Soak cashews in water overnight or in hot (almost boiling) water for at least an hour. Once softened, rinse and drain soaked cashews.
In a medium sauce pot over medium heat, add the olive oil. Once hot, add the rosemary, thyme, sage and garlic. Bloom for 30 seconds to 1 minute, or until the herbs are aromatic and the garlic is golden. Remove from heat and set aside.
Combine all ingredients in a blender or food processor: drained cashews, herbs and garlic with the oil, lemon juice, nutritional yeast, sliced chives, miso, pepper. Blend mixture until it is a spreadable consistency. Scrape down sides of the food processor with a spatula as needed. You may need to add water, one tablespoon at a time, as needed to thin the cream cheese.
Taste for salt and lemon juice. Transfer to an airtight container and refrigerate for 4-5 days. After refrigerating for 4 hours you can mold the cream cheese into a shape and coat it with additional chives, red pepper flakes and black pepper (optional).
Soaking cashews: Soaking the cashews helps soften them and makes them easier to blend.

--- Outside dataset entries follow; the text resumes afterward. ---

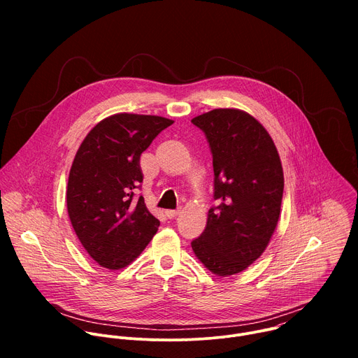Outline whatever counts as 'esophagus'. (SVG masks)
<instances>
[{
    "label": "esophagus",
    "instance_id": "34e87169",
    "mask_svg": "<svg viewBox=\"0 0 358 358\" xmlns=\"http://www.w3.org/2000/svg\"><path fill=\"white\" fill-rule=\"evenodd\" d=\"M178 214H180V210H167V211H166V215H167L170 220H171V218H176Z\"/></svg>",
    "mask_w": 358,
    "mask_h": 358
}]
</instances>
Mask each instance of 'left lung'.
I'll use <instances>...</instances> for the list:
<instances>
[{
  "mask_svg": "<svg viewBox=\"0 0 358 358\" xmlns=\"http://www.w3.org/2000/svg\"><path fill=\"white\" fill-rule=\"evenodd\" d=\"M213 152L214 199L207 227L191 242L218 276L245 271L266 249L279 221L283 170L266 129L238 109H214L191 120Z\"/></svg>",
  "mask_w": 358,
  "mask_h": 358,
  "instance_id": "8db88e82",
  "label": "left lung"
}]
</instances>
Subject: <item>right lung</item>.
Wrapping results in <instances>:
<instances>
[{
	"mask_svg": "<svg viewBox=\"0 0 358 358\" xmlns=\"http://www.w3.org/2000/svg\"><path fill=\"white\" fill-rule=\"evenodd\" d=\"M174 122L117 113L99 122L82 141L71 167L66 206L72 227L100 266L122 269L156 235L160 221L136 195L143 182L141 152Z\"/></svg>",
	"mask_w": 358,
	"mask_h": 358,
	"instance_id": "obj_1",
	"label": "right lung"
}]
</instances>
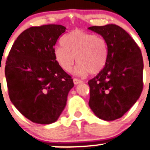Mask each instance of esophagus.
I'll use <instances>...</instances> for the list:
<instances>
[{
  "mask_svg": "<svg viewBox=\"0 0 150 150\" xmlns=\"http://www.w3.org/2000/svg\"><path fill=\"white\" fill-rule=\"evenodd\" d=\"M82 81L80 80V79H76V78H74V85H78L79 83H82Z\"/></svg>",
  "mask_w": 150,
  "mask_h": 150,
  "instance_id": "34e87169",
  "label": "esophagus"
}]
</instances>
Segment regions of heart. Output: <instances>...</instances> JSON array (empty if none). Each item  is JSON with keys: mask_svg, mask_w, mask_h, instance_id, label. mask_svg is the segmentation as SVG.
Segmentation results:
<instances>
[{"mask_svg": "<svg viewBox=\"0 0 150 150\" xmlns=\"http://www.w3.org/2000/svg\"><path fill=\"white\" fill-rule=\"evenodd\" d=\"M60 44L62 47L54 50V59L67 72L71 71L76 60L78 64L74 73L77 76L98 74L106 64L108 56L106 41L93 34L74 30L62 38Z\"/></svg>", "mask_w": 150, "mask_h": 150, "instance_id": "1", "label": "heart"}]
</instances>
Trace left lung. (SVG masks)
<instances>
[{"instance_id": "left-lung-1", "label": "left lung", "mask_w": 150, "mask_h": 150, "mask_svg": "<svg viewBox=\"0 0 150 150\" xmlns=\"http://www.w3.org/2000/svg\"><path fill=\"white\" fill-rule=\"evenodd\" d=\"M106 41L108 56L103 69L88 81L89 106L99 119L113 121L123 116L143 90L142 51L125 30L115 24L91 26Z\"/></svg>"}]
</instances>
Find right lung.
I'll use <instances>...</instances> for the list:
<instances>
[{
	"instance_id": "obj_1",
	"label": "right lung",
	"mask_w": 150,
	"mask_h": 150,
	"mask_svg": "<svg viewBox=\"0 0 150 150\" xmlns=\"http://www.w3.org/2000/svg\"><path fill=\"white\" fill-rule=\"evenodd\" d=\"M65 29L55 24L31 27L18 37L7 57L5 75L10 100L34 123L56 122L74 85L54 59V45Z\"/></svg>"
}]
</instances>
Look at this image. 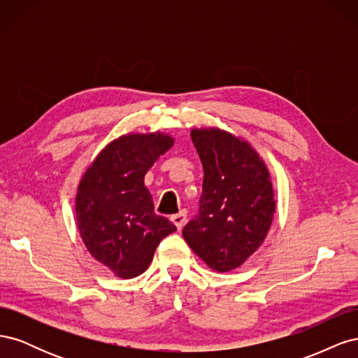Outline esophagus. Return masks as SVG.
Here are the masks:
<instances>
[{
  "mask_svg": "<svg viewBox=\"0 0 358 358\" xmlns=\"http://www.w3.org/2000/svg\"><path fill=\"white\" fill-rule=\"evenodd\" d=\"M171 222L175 224L176 227H178V230H180L183 225H185V222H187V212L185 210H180L179 213H176V215H171Z\"/></svg>",
  "mask_w": 358,
  "mask_h": 358,
  "instance_id": "esophagus-1",
  "label": "esophagus"
}]
</instances>
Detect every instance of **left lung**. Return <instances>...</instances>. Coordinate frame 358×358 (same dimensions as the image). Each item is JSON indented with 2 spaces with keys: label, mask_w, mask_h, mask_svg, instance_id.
Returning <instances> with one entry per match:
<instances>
[{
  "label": "left lung",
  "mask_w": 358,
  "mask_h": 358,
  "mask_svg": "<svg viewBox=\"0 0 358 358\" xmlns=\"http://www.w3.org/2000/svg\"><path fill=\"white\" fill-rule=\"evenodd\" d=\"M204 179L200 210L182 234L215 272L241 267L263 245L276 210L264 159L245 138L225 129L192 128Z\"/></svg>",
  "instance_id": "obj_1"
}]
</instances>
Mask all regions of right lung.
<instances>
[{
  "label": "right lung",
  "mask_w": 358,
  "mask_h": 358,
  "mask_svg": "<svg viewBox=\"0 0 358 358\" xmlns=\"http://www.w3.org/2000/svg\"><path fill=\"white\" fill-rule=\"evenodd\" d=\"M175 145L161 131L128 133L104 146L86 167L76 194V224L96 262L115 276L131 279L152 263L155 249L176 231L155 215L145 175Z\"/></svg>",
  "instance_id": "obj_1"
}]
</instances>
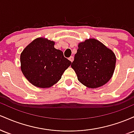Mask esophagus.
Listing matches in <instances>:
<instances>
[{"instance_id":"obj_1","label":"esophagus","mask_w":134,"mask_h":134,"mask_svg":"<svg viewBox=\"0 0 134 134\" xmlns=\"http://www.w3.org/2000/svg\"><path fill=\"white\" fill-rule=\"evenodd\" d=\"M69 60L70 61V62H73V60H74V57H73V56H71V57H70L69 58Z\"/></svg>"}]
</instances>
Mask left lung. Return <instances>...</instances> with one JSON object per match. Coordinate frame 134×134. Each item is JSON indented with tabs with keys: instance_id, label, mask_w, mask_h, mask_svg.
Returning a JSON list of instances; mask_svg holds the SVG:
<instances>
[{
	"instance_id": "1",
	"label": "left lung",
	"mask_w": 134,
	"mask_h": 134,
	"mask_svg": "<svg viewBox=\"0 0 134 134\" xmlns=\"http://www.w3.org/2000/svg\"><path fill=\"white\" fill-rule=\"evenodd\" d=\"M78 48L71 67L79 82L90 88H97L108 82L115 70V53L95 39L81 43Z\"/></svg>"
}]
</instances>
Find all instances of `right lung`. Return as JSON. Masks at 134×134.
I'll list each match as a JSON object with an SVG mask.
<instances>
[{"label": "right lung", "mask_w": 134, "mask_h": 134, "mask_svg": "<svg viewBox=\"0 0 134 134\" xmlns=\"http://www.w3.org/2000/svg\"><path fill=\"white\" fill-rule=\"evenodd\" d=\"M54 42L40 38L32 41L21 54V70L30 82L38 87H50L62 77L71 62L54 48Z\"/></svg>", "instance_id": "add662e5"}]
</instances>
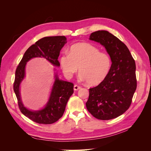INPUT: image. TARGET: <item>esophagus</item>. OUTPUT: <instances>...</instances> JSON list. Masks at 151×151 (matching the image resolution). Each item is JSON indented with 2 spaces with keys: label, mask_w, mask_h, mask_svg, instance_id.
<instances>
[{
  "label": "esophagus",
  "mask_w": 151,
  "mask_h": 151,
  "mask_svg": "<svg viewBox=\"0 0 151 151\" xmlns=\"http://www.w3.org/2000/svg\"><path fill=\"white\" fill-rule=\"evenodd\" d=\"M81 87L80 86L77 85V84L74 85V89L75 91H77V90H79V89H81Z\"/></svg>",
  "instance_id": "1"
}]
</instances>
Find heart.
<instances>
[{
    "label": "heart",
    "mask_w": 151,
    "mask_h": 151,
    "mask_svg": "<svg viewBox=\"0 0 151 151\" xmlns=\"http://www.w3.org/2000/svg\"><path fill=\"white\" fill-rule=\"evenodd\" d=\"M63 74L70 78L77 70L80 79L91 86L98 85L106 78L111 67L110 56L101 52L98 48L89 43H77L71 47L69 53H63L60 58Z\"/></svg>",
    "instance_id": "b5f03b06"
}]
</instances>
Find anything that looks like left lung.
I'll return each instance as SVG.
<instances>
[{
	"label": "left lung",
	"mask_w": 151,
	"mask_h": 151,
	"mask_svg": "<svg viewBox=\"0 0 151 151\" xmlns=\"http://www.w3.org/2000/svg\"><path fill=\"white\" fill-rule=\"evenodd\" d=\"M89 40L103 45L112 64L104 81L89 89L86 108L98 119H113L124 113L132 103L137 88L135 62L126 45L107 31L93 32Z\"/></svg>",
	"instance_id": "8db88e82"
}]
</instances>
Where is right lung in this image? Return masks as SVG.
Masks as SVG:
<instances>
[{
  "label": "right lung",
  "mask_w": 151,
  "mask_h": 151,
  "mask_svg": "<svg viewBox=\"0 0 151 151\" xmlns=\"http://www.w3.org/2000/svg\"><path fill=\"white\" fill-rule=\"evenodd\" d=\"M66 43L64 36H48L39 40L26 50L16 68L13 88L19 108L24 115L40 124H52L62 116L68 100L74 93V84L60 80L55 76V81L45 108L39 111L29 110L22 104L19 93V86L25 76V66L30 59L35 57H43L53 65L60 66L58 57Z\"/></svg>",
  "instance_id": "1"
}]
</instances>
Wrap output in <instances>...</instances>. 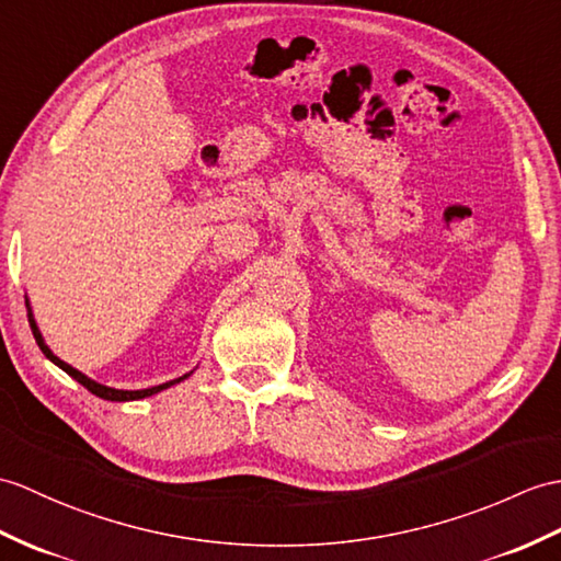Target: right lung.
Segmentation results:
<instances>
[{"label": "right lung", "instance_id": "1", "mask_svg": "<svg viewBox=\"0 0 561 561\" xmlns=\"http://www.w3.org/2000/svg\"><path fill=\"white\" fill-rule=\"evenodd\" d=\"M25 308H28V322H31V330H33L35 342H37V346H41L43 354H45L51 363H55L57 368H61L64 373L71 375L76 382H81V385L88 389L90 394H95V397H100V399H107V401H138V399H146V397H152V394H160L162 389H169V387H174V385H179V382H184L186 377H191V375H193V370H191V373H186V375L174 377V380L162 382V385H154V387H148V389H116V387L100 385V382H95V380H90V377H88L85 373H81V370H76L73 366H69L67 360H61L59 356L51 354V348L45 344V336H43L41 328H37V322H35V316H33V308H31L28 296H25Z\"/></svg>", "mask_w": 561, "mask_h": 561}]
</instances>
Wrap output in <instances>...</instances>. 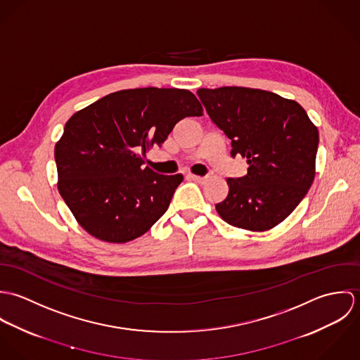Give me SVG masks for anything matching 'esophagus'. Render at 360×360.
<instances>
[{"label":"esophagus","instance_id":"obj_1","mask_svg":"<svg viewBox=\"0 0 360 360\" xmlns=\"http://www.w3.org/2000/svg\"><path fill=\"white\" fill-rule=\"evenodd\" d=\"M188 179L194 180V181H198V183H202L205 180V177L202 176H197V174H188Z\"/></svg>","mask_w":360,"mask_h":360}]
</instances>
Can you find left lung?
I'll return each instance as SVG.
<instances>
[{
	"label": "left lung",
	"mask_w": 360,
	"mask_h": 360,
	"mask_svg": "<svg viewBox=\"0 0 360 360\" xmlns=\"http://www.w3.org/2000/svg\"><path fill=\"white\" fill-rule=\"evenodd\" d=\"M212 122L231 141V156L247 158L248 173L227 179L216 204L229 224L266 231L281 223L307 195L313 179L319 130L305 109L278 94L219 87L197 91Z\"/></svg>",
	"instance_id": "left-lung-1"
}]
</instances>
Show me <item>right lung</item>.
<instances>
[{
	"mask_svg": "<svg viewBox=\"0 0 360 360\" xmlns=\"http://www.w3.org/2000/svg\"><path fill=\"white\" fill-rule=\"evenodd\" d=\"M202 105L181 89H131L76 112L55 146L58 191L93 237L123 244L147 233L167 210L183 174L144 166L174 124L201 116Z\"/></svg>",
	"mask_w": 360,
	"mask_h": 360,
	"instance_id": "right-lung-1",
	"label": "right lung"
}]
</instances>
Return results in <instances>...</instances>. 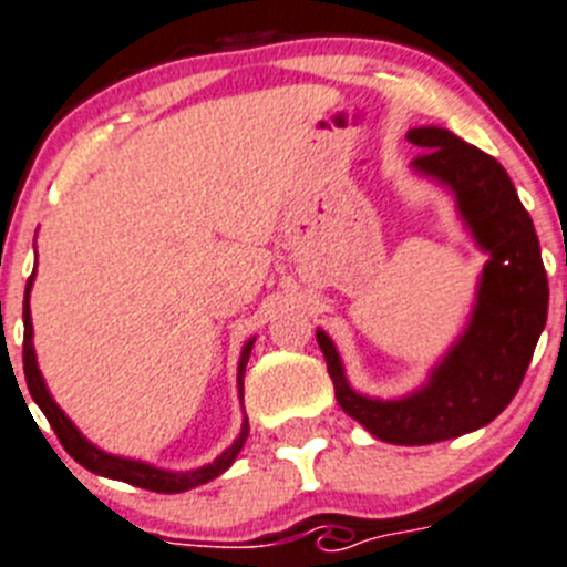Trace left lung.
Returning <instances> with one entry per match:
<instances>
[{
    "mask_svg": "<svg viewBox=\"0 0 567 567\" xmlns=\"http://www.w3.org/2000/svg\"><path fill=\"white\" fill-rule=\"evenodd\" d=\"M409 142L422 147L414 171L451 187L464 224L489 254L467 330L427 383L400 400L358 394L330 336L319 330L316 341L338 405L352 420L383 442L433 444L489 425L512 403L546 327L548 279L537 231L498 158L436 125L411 128Z\"/></svg>",
    "mask_w": 567,
    "mask_h": 567,
    "instance_id": "8db88e82",
    "label": "left lung"
}]
</instances>
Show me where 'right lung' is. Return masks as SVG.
<instances>
[{
	"instance_id": "1",
	"label": "right lung",
	"mask_w": 567,
	"mask_h": 567,
	"mask_svg": "<svg viewBox=\"0 0 567 567\" xmlns=\"http://www.w3.org/2000/svg\"><path fill=\"white\" fill-rule=\"evenodd\" d=\"M33 277L28 279V290H24V347H21L24 380H28V389L30 394H33L35 405L44 411V416L50 420L52 431H55V436L61 439L63 451H66L69 456L75 458L78 464H83L86 470H92V473L105 475V478L125 481V484L142 486V489H151V492H167V495H173V492H187L193 489V486H200L206 484V481L218 478L220 473H226V470L235 464L237 453H240V447L248 439V420H243L240 436L235 439V444H229V447H226V451L220 453L212 464H204V467L198 470H189V473H171V470H158L153 467V464L134 462V458L111 456V453H103L100 447H94L92 442H86L83 433L72 425V420H69V416L55 405V400H52V394L47 391L44 378H41L39 372V363H35L33 321H30V301H28L30 288H33ZM251 347H254V338L243 347L240 367H237V385H240V396H243V374H246V363H248V355H251Z\"/></svg>"
}]
</instances>
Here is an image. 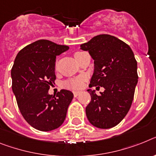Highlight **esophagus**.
Masks as SVG:
<instances>
[{"instance_id":"34e87169","label":"esophagus","mask_w":156,"mask_h":156,"mask_svg":"<svg viewBox=\"0 0 156 156\" xmlns=\"http://www.w3.org/2000/svg\"><path fill=\"white\" fill-rule=\"evenodd\" d=\"M79 94H80V91H74V97L78 96Z\"/></svg>"}]
</instances>
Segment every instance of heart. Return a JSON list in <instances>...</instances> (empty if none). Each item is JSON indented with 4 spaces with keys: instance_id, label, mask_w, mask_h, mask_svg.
I'll return each mask as SVG.
<instances>
[{
    "instance_id": "b5f03b06",
    "label": "heart",
    "mask_w": 156,
    "mask_h": 156,
    "mask_svg": "<svg viewBox=\"0 0 156 156\" xmlns=\"http://www.w3.org/2000/svg\"><path fill=\"white\" fill-rule=\"evenodd\" d=\"M84 53L85 52L81 51L76 52V53L74 54V57H75V58H78L79 56L82 55V54ZM82 81H83V79L81 78H75V79H70V80L67 81V82L65 83V86H66L67 88L70 89H79L81 88L82 86Z\"/></svg>"
}]
</instances>
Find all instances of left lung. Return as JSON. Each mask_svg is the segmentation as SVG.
I'll list each match as a JSON object with an SVG mask.
<instances>
[{
  "label": "left lung",
  "mask_w": 156,
  "mask_h": 156,
  "mask_svg": "<svg viewBox=\"0 0 156 156\" xmlns=\"http://www.w3.org/2000/svg\"><path fill=\"white\" fill-rule=\"evenodd\" d=\"M80 48L94 60L89 86L105 88L100 95L87 90L91 101L86 108V116L94 126L110 129L125 118L132 105L138 82L136 60L128 44L110 35L94 36Z\"/></svg>",
  "instance_id": "obj_1"
}]
</instances>
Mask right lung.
<instances>
[{"label": "right lung", "mask_w": 156, "mask_h": 156, "mask_svg": "<svg viewBox=\"0 0 156 156\" xmlns=\"http://www.w3.org/2000/svg\"><path fill=\"white\" fill-rule=\"evenodd\" d=\"M68 49V46L40 40L26 46L16 57L12 89L22 116L34 129L48 132L58 129L65 120L74 94L61 90L53 96L48 90L56 78V56Z\"/></svg>", "instance_id": "1"}]
</instances>
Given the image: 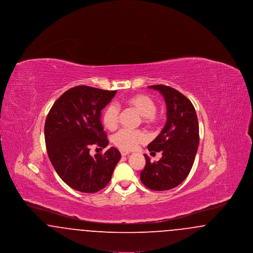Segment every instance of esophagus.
I'll use <instances>...</instances> for the list:
<instances>
[{"instance_id": "esophagus-1", "label": "esophagus", "mask_w": 253, "mask_h": 253, "mask_svg": "<svg viewBox=\"0 0 253 253\" xmlns=\"http://www.w3.org/2000/svg\"><path fill=\"white\" fill-rule=\"evenodd\" d=\"M121 154L122 157H126V156H128L130 153H129V152H126V151H121Z\"/></svg>"}]
</instances>
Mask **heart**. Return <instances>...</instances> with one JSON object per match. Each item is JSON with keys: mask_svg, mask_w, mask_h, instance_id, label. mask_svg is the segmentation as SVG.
Here are the masks:
<instances>
[{"mask_svg": "<svg viewBox=\"0 0 253 253\" xmlns=\"http://www.w3.org/2000/svg\"><path fill=\"white\" fill-rule=\"evenodd\" d=\"M126 107L132 108L136 111L141 117L142 121L149 124L155 125L158 121L157 117V102L154 98L146 94H134L126 97L123 100ZM102 123L109 131H115L119 126L120 119V108L111 103L106 106L102 113ZM148 141V135L141 130H129L122 129L117 132L113 137V142L121 151H132L138 144H142Z\"/></svg>", "mask_w": 253, "mask_h": 253, "instance_id": "b5f03b06", "label": "heart"}]
</instances>
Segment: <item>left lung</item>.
Masks as SVG:
<instances>
[{
	"instance_id": "obj_1",
	"label": "left lung",
	"mask_w": 253,
	"mask_h": 253,
	"mask_svg": "<svg viewBox=\"0 0 253 253\" xmlns=\"http://www.w3.org/2000/svg\"><path fill=\"white\" fill-rule=\"evenodd\" d=\"M159 91L167 105V121L148 150L160 152L161 158L151 162L144 155L146 165L140 180L153 191H167L186 179L193 165L199 145V126L193 103L177 90L166 85H152Z\"/></svg>"
}]
</instances>
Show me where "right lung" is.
<instances>
[{
  "label": "right lung",
  "mask_w": 253,
  "mask_h": 253,
  "mask_svg": "<svg viewBox=\"0 0 253 253\" xmlns=\"http://www.w3.org/2000/svg\"><path fill=\"white\" fill-rule=\"evenodd\" d=\"M116 93L76 86L64 92L49 111L44 125L49 159L62 181L76 191L92 193L102 190L121 159L115 147L104 154L90 155L91 146L102 150L109 144L100 116Z\"/></svg>",
  "instance_id": "1"
}]
</instances>
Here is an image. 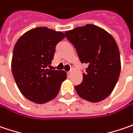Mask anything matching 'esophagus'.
<instances>
[{"mask_svg":"<svg viewBox=\"0 0 133 133\" xmlns=\"http://www.w3.org/2000/svg\"><path fill=\"white\" fill-rule=\"evenodd\" d=\"M71 74H72V71H68V72H67V74H68V77H70V76L71 75Z\"/></svg>","mask_w":133,"mask_h":133,"instance_id":"obj_1","label":"esophagus"}]
</instances>
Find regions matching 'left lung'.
I'll list each match as a JSON object with an SVG mask.
<instances>
[{
    "label": "left lung",
    "mask_w": 133,
    "mask_h": 133,
    "mask_svg": "<svg viewBox=\"0 0 133 133\" xmlns=\"http://www.w3.org/2000/svg\"><path fill=\"white\" fill-rule=\"evenodd\" d=\"M65 33L77 50L80 62L88 65L82 83L74 87L77 95L92 103L106 99L112 92L121 72V57L115 40L94 24L76 27Z\"/></svg>",
    "instance_id": "8db88e82"
}]
</instances>
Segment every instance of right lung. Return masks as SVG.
<instances>
[{"label":"right lung","instance_id":"right-lung-1","mask_svg":"<svg viewBox=\"0 0 133 133\" xmlns=\"http://www.w3.org/2000/svg\"><path fill=\"white\" fill-rule=\"evenodd\" d=\"M65 37L63 32L41 26L24 33L15 43L12 72L21 93L29 101L43 104L58 95L66 73L48 67L54 59L56 45Z\"/></svg>","mask_w":133,"mask_h":133}]
</instances>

Soak cashews in very hot water for an hour or in cool water overnight or up to 24 hours. The longer they soak the easier they will be to blend.
Herbs: One tablespoon fresh herb can be replaced with 1 teaspoon dry. Other delicious options: basil, oregano, parsley, etc.
Storage: For best quality, keep refrigerated in an airtight container for 4-5 days.
Freezing: Cashew cheese freezes well. Just transfer to a freezer safe container rand freeze for up to 3 months. Let thaw overnight in the fridge before using.